**Problem to work on:** Omit all images, then return the remaining material exactly as it stands.

(Rows from a spatial reasoning dataset)

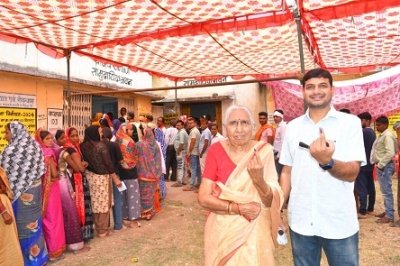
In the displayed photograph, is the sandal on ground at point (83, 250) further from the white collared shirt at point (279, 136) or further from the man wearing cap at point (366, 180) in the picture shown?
the man wearing cap at point (366, 180)

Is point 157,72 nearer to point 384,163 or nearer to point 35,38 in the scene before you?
point 35,38

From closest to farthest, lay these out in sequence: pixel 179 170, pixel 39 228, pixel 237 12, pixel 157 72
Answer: pixel 39 228 < pixel 237 12 < pixel 157 72 < pixel 179 170

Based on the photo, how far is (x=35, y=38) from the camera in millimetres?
4797

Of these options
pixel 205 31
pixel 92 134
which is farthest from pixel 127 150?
pixel 205 31

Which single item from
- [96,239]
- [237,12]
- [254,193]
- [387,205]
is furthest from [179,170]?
[254,193]

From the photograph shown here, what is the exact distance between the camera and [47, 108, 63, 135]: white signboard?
8.78 m

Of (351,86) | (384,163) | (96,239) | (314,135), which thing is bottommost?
(96,239)

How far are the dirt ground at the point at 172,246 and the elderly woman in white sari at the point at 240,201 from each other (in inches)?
74.3

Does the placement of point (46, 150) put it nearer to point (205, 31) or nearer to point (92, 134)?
point (92, 134)

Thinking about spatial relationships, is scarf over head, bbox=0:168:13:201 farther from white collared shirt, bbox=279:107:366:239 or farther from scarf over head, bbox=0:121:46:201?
white collared shirt, bbox=279:107:366:239

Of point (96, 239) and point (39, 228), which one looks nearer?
point (39, 228)

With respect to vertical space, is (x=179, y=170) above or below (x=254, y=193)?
below

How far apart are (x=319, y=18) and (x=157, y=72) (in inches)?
163

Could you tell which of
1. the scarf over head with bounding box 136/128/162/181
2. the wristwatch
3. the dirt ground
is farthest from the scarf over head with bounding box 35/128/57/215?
Answer: the wristwatch
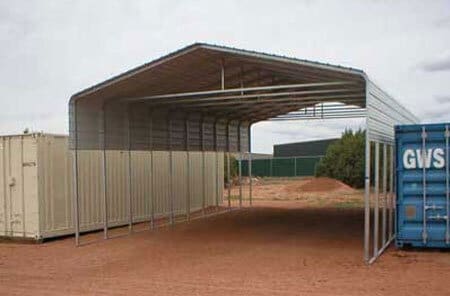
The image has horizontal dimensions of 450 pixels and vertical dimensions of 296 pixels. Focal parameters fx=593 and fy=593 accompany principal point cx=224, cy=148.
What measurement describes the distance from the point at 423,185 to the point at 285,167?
4244 centimetres

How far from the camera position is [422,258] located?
10.9m

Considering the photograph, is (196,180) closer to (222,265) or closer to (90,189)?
(90,189)

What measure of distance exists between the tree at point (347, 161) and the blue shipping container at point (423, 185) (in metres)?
27.3

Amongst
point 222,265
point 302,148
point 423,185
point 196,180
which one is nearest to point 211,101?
point 222,265

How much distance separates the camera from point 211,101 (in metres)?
16.0

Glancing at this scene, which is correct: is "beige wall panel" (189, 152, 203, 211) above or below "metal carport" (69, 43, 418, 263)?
below

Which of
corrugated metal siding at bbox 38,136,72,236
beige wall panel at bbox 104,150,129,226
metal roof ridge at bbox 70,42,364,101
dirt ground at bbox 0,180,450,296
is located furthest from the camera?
beige wall panel at bbox 104,150,129,226

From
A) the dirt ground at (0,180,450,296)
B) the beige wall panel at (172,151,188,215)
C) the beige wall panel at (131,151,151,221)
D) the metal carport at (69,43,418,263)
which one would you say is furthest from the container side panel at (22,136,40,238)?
the beige wall panel at (172,151,188,215)

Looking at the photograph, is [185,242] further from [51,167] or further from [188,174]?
[188,174]

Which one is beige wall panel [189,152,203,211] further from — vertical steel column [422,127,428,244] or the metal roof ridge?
vertical steel column [422,127,428,244]

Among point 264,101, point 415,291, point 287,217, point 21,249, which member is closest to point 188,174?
point 287,217

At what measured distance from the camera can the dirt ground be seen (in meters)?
8.68

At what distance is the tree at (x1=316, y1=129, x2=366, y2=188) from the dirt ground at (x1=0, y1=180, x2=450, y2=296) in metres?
23.2

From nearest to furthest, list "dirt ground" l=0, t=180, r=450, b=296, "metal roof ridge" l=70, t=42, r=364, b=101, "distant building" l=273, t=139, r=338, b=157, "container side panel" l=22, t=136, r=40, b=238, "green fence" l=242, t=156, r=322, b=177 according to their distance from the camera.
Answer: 1. "dirt ground" l=0, t=180, r=450, b=296
2. "metal roof ridge" l=70, t=42, r=364, b=101
3. "container side panel" l=22, t=136, r=40, b=238
4. "green fence" l=242, t=156, r=322, b=177
5. "distant building" l=273, t=139, r=338, b=157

**Reply to the exercise:**
In the displayed photograph, is the sandal on ground at point (83, 250) further from the white collared shirt at point (279, 136) or further from the man wearing cap at point (366, 180) in the picture shown?
the man wearing cap at point (366, 180)

Is point 157,72 nearer to point 384,163 or nearer to point 35,38 in the scene before you?
point 35,38

From closest to farthest, lay these out in sequence: pixel 179 170, pixel 39 228, pixel 237 12, pixel 157 72
Answer: pixel 39 228 < pixel 237 12 < pixel 157 72 < pixel 179 170

Based on the photo, how far is (x=35, y=38) from the camera in millimetres?
4797

Of these options
pixel 205 31
pixel 92 134
which is farthest from pixel 127 150?
pixel 205 31

Which single item from
- [96,239]
- [237,12]
- [254,193]
- [387,205]
is furthest from [179,170]?
[254,193]

From the photograph shown here, what is the exact distance between the camera and [47, 108, 63, 135]: white signboard?
8.78 m

Of (351,86) | (384,163) | (96,239) | (314,135), which thing is bottommost?
(96,239)

How far are the dirt ground at the point at 172,246 and the elderly woman in white sari at the point at 240,201 from each other (in inches)?
74.3

Does the placement of point (46, 150) put it nearer to point (205, 31) or nearer to point (92, 134)?
point (92, 134)

Thinking about spatial relationships, is scarf over head, bbox=0:168:13:201 farther from white collared shirt, bbox=279:107:366:239 or farther from scarf over head, bbox=0:121:46:201?
white collared shirt, bbox=279:107:366:239

Of point (96, 239) and point (39, 228), which one looks nearer?
point (39, 228)

With respect to vertical space, is (x=179, y=170) above or below (x=254, y=193)?
below

How far apart are (x=319, y=18) and (x=157, y=72) (in inches)?
163

Could you tell which of
1. the scarf over head with bounding box 136/128/162/181
2. the wristwatch
3. the dirt ground
is farthest from the scarf over head with bounding box 35/128/57/215?
Answer: the wristwatch
The image has horizontal dimensions of 450 pixels and vertical dimensions of 296 pixels. Focal parameters fx=593 and fy=593 accompany principal point cx=224, cy=148.
What measurement describes the distance from the point at 423,185 to the point at 285,167?
4244 centimetres

How far from the camera position is [422,258] located?
10.9m

Considering the photograph, is (196,180) closer to (222,265) or closer to (90,189)?
(90,189)

What measure of distance exists between the tree at point (347, 161) and the blue shipping container at point (423, 185) (in metres)?
27.3

Amongst
point 222,265
point 302,148
point 423,185
point 196,180
which one is nearest to point 211,101?
point 222,265

How much distance separates the camera from point 211,101 (in metres)?
16.0

Glancing at this scene, which is correct: is "beige wall panel" (189, 152, 203, 211) above or below "metal carport" (69, 43, 418, 263)?
below

Which of
corrugated metal siding at bbox 38,136,72,236
beige wall panel at bbox 104,150,129,226
metal roof ridge at bbox 70,42,364,101
dirt ground at bbox 0,180,450,296
is located furthest from the camera?
beige wall panel at bbox 104,150,129,226

From
A) the dirt ground at (0,180,450,296)
B) the beige wall panel at (172,151,188,215)
C) the beige wall panel at (131,151,151,221)
D) the metal carport at (69,43,418,263)
which one would you say is furthest from the container side panel at (22,136,40,238)?
the beige wall panel at (172,151,188,215)

Looking at the photograph, is [185,242] further from [51,167] or further from [188,174]?
[188,174]

Which one is beige wall panel [189,152,203,211] further from — vertical steel column [422,127,428,244] or the metal roof ridge?
vertical steel column [422,127,428,244]

Among point 264,101, point 415,291, point 287,217, point 21,249, which member is closest to point 188,174?
point 287,217

At what measured distance from the camera can the dirt ground be seen (in meters)?
8.68

At what distance is the tree at (x1=316, y1=129, x2=366, y2=188) from the dirt ground at (x1=0, y1=180, x2=450, y2=296) in metres?
23.2

From nearest to furthest, list "dirt ground" l=0, t=180, r=450, b=296, "metal roof ridge" l=70, t=42, r=364, b=101, "distant building" l=273, t=139, r=338, b=157, "container side panel" l=22, t=136, r=40, b=238, "green fence" l=242, t=156, r=322, b=177 according to their distance from the camera.
Answer: 1. "dirt ground" l=0, t=180, r=450, b=296
2. "metal roof ridge" l=70, t=42, r=364, b=101
3. "container side panel" l=22, t=136, r=40, b=238
4. "green fence" l=242, t=156, r=322, b=177
5. "distant building" l=273, t=139, r=338, b=157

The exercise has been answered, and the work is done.